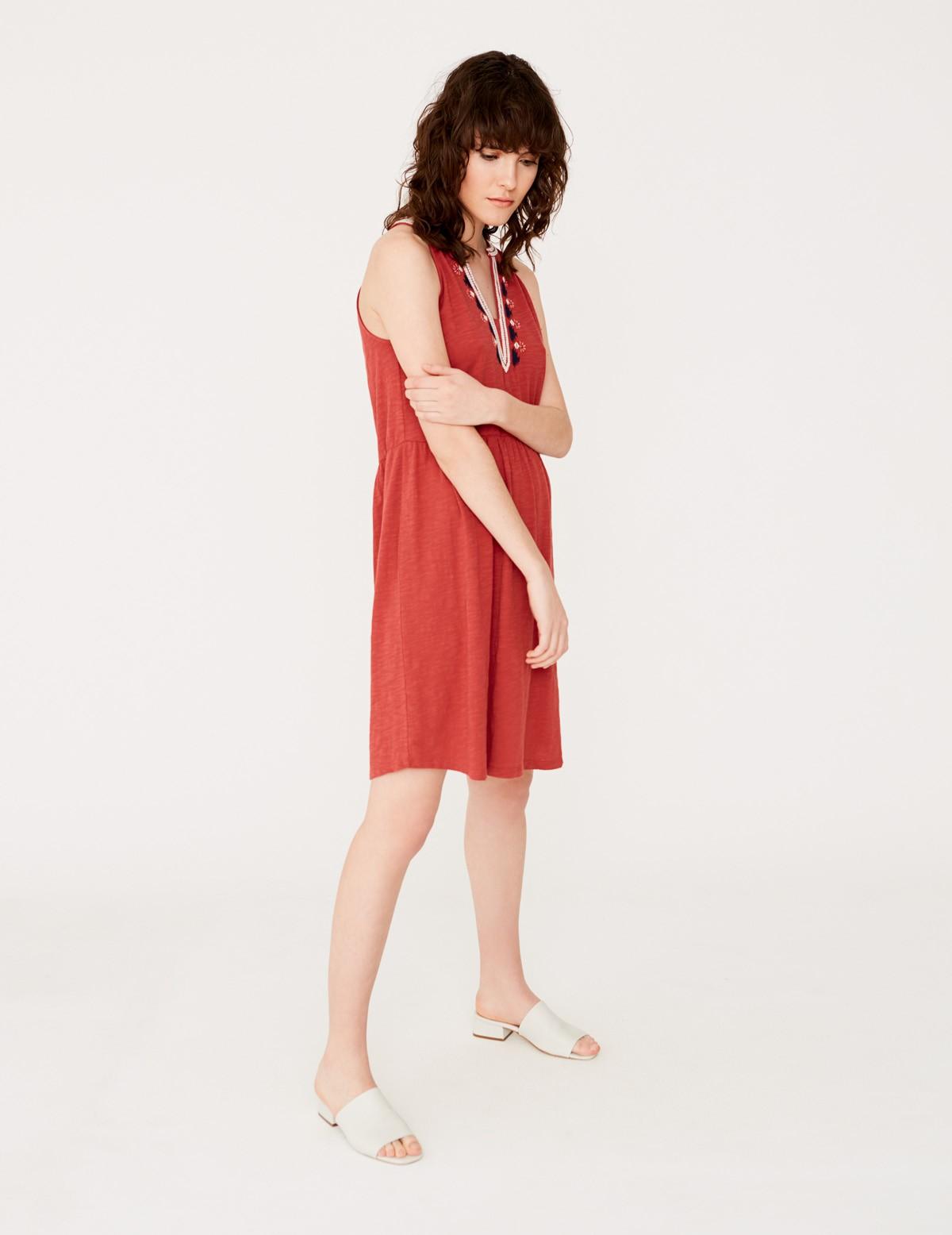 Vestido sin mangas bordado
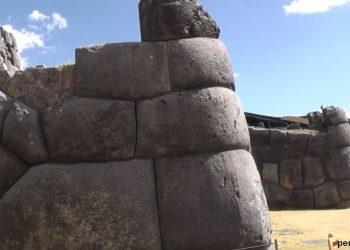 Vista de las rocas inmensas en las paredes de Sacsayhuaman en Cusco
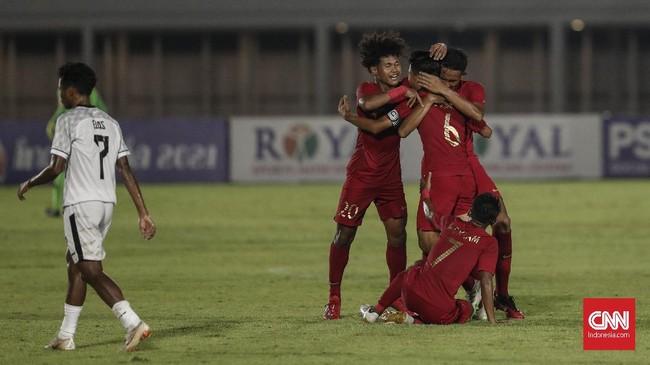 Keunggulan jumlah pemain benar-benar dimanfaatkan pemain Timnas Indonesia untuk mencetak gol. David Maulana menyarangkan gol kedua tim Garuda yang membuat skor menjadi 2-1 pada menit ke-62.(CNN Indonesia/Bisma Septalisma)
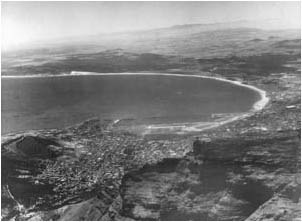 Ref No: CP017 Titel: Table Bay - Early 1950's width=230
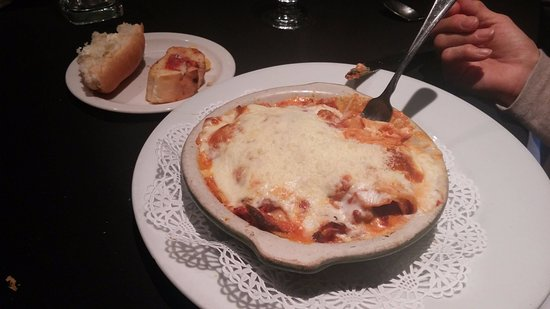 Osteria Napoli Ristorante: meat lasagna: the only good entree we had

########################################

Aim of the task:
All of the entries above should be copied exactly, except for the pictures.

Solution below:
 Vestido sin mangas bordado
 Vista de las rocas inmensas en las paredes de Sacsayhuaman en Cusco
 Keunggulan jumlah pemain benar-benar dimanfaatkan pemain Timnas Indonesia untuk mencetak gol. David Maulana menyarangkan gol kedua tim Garuda yang membuat skor menjadi 2-1 pada menit ke-62.(CNN Indonesia/Bisma Septalisma)
 Ref No: CP017 Titel: Table Bay - Early 1950's width=230
 Osteria Napoli Ristorante: meat lasagna: the only good entree we had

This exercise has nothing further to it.